Wystąpienie do Marszałka Sejmu RP w sprawie projektu ustawy o rodzicielskim świadczeniu uzupełniającym z dnia 2019-01-28.
Wystąpienie do Marszałka Sejmu RP w sprawie projektu ustawy o rodzicielskim świadczeniu uzupełniającym.
Odnosząc się do projektu ustawy o rodzicielskim świadczeniu uzupełniającym Rzecznik Praw Obywatelskich przedstawił swoje stanowisko negatywnie oceniając m.in. art. 3 ust. 1 pkt 2 projektu w zakresie, w jakim uzależnia prawo ojca do świadczenia od określonych w tym przepisie przesłanek związanych z osobą matki. Jak wynika z brzmienia tego przepisu, ojcu przysługuje prawo do świadczenia z tytułu wychowania co najmniej czworga dzieci wyłącznie w sytuacji, gdy nie może skorzystać z niego matka. Prawo ojca do świadczenia zostało zatem potraktowane jako zastępcze i posiłkowe. Takie ukształtowanie prawa ojca do świadczenia może nasuwać wątpliwości co zgodności projektowanego przepisu z art. 33 Konstytucji.
Założenie to wynika z przyjęcia tradycyjnego modelu rodziny, w którym to kobieta zajmuje się przede wszystkim wychowywaniem dzieci. Dlatego przyznanie prawa do świadczenia ojcu uzależnione zostało od spełnienia jednej z przesłanek, ściśle związanych z osobą matki i uniemożliwiających jej osobiste zajmowanie się wychowaniem dzieci. Tylko zaistnienie powyższych sytuacji przesądza, że obowiązek wychowywania dzieci spoczywa na ojcu. Tak unormowane prawo do świadczenia nie tylko zakłada pierwszeństwo matki w jego uzyskaniu, lecz w sposób nierówny rozkłada obowiązki rodziców. Przesądza bowiem, że obowiązek wychowywania dzieci obciąża co do zasady matkę, a jedynie w wyjątkowych przypadkach ojca.

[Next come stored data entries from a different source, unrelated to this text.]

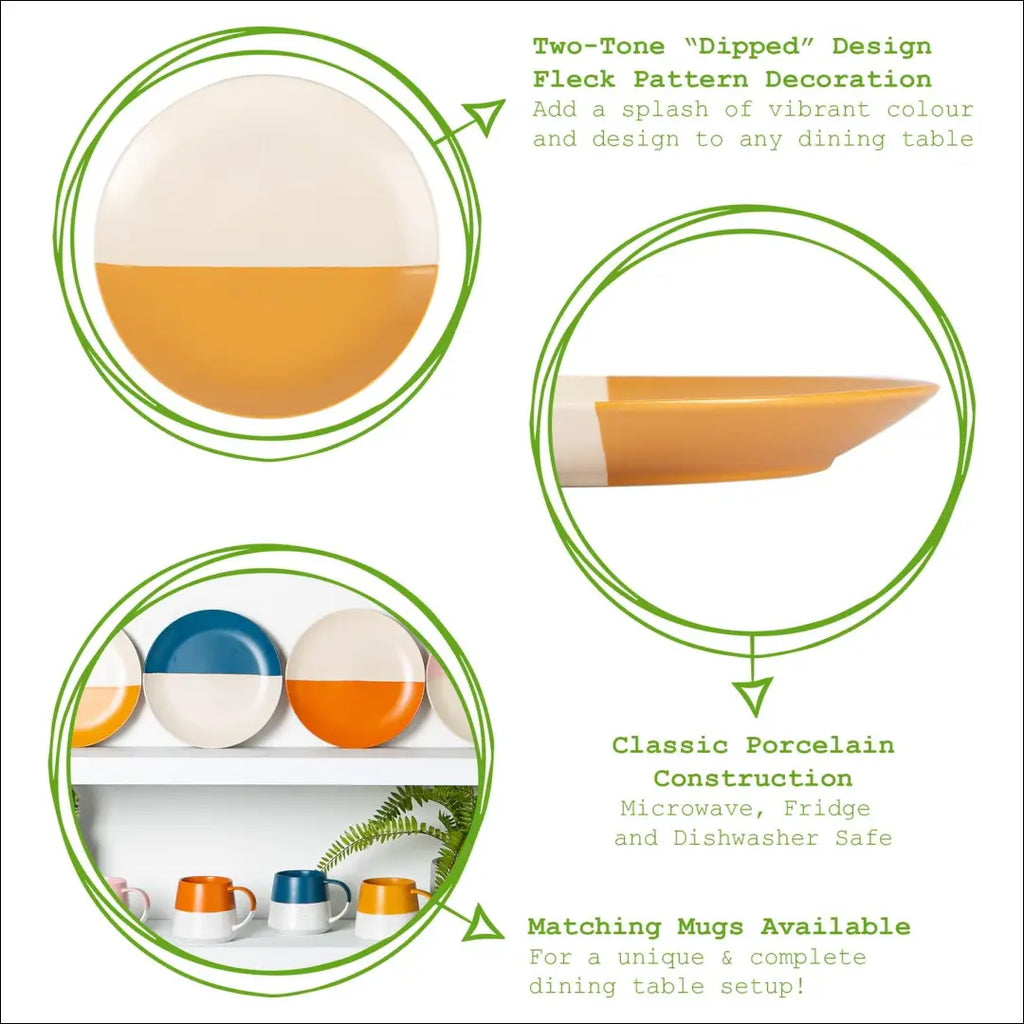 Two-Tone “Dipped” Design
Fleck Pattern Decoration
Add a splash of vibrant colour and design to any dining table

Classic Porcelain Construction
Microwave, Fridge and Dishwasher Safe

Matching Mugs Available
For a unique & complete dining table setup!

Zdaniem Rzecznika taka ingerencja projektodawcy w życie rodzinne nie jest dostatecznie uzasadniona wartościami konstytucyjnymi. Ocena zgodności kwestionowanego przepisu projektu ustawy z powołanym wzorcem konstytucyjnym wymaga wskazania dostatecznych argumentów konstytucyjnych służących zapewnieniu faktycznej równości kobiet i mężczyzn. Tymczasem projektodawca różnicując prawo do świadczenia arbitralnie dokonał podziału obowiązków rodziców związanych z wychowywaniem dzieci, przesądzając, że matka nie tylko urodziła, ale także co do zasady zajmowała się wychowywaniem dzieci. Wyłączył tym samym możliwość dokonania przez rodziców swobodnego wyboru w tym zakresie, opartego o indywidualną sytuację rodziny.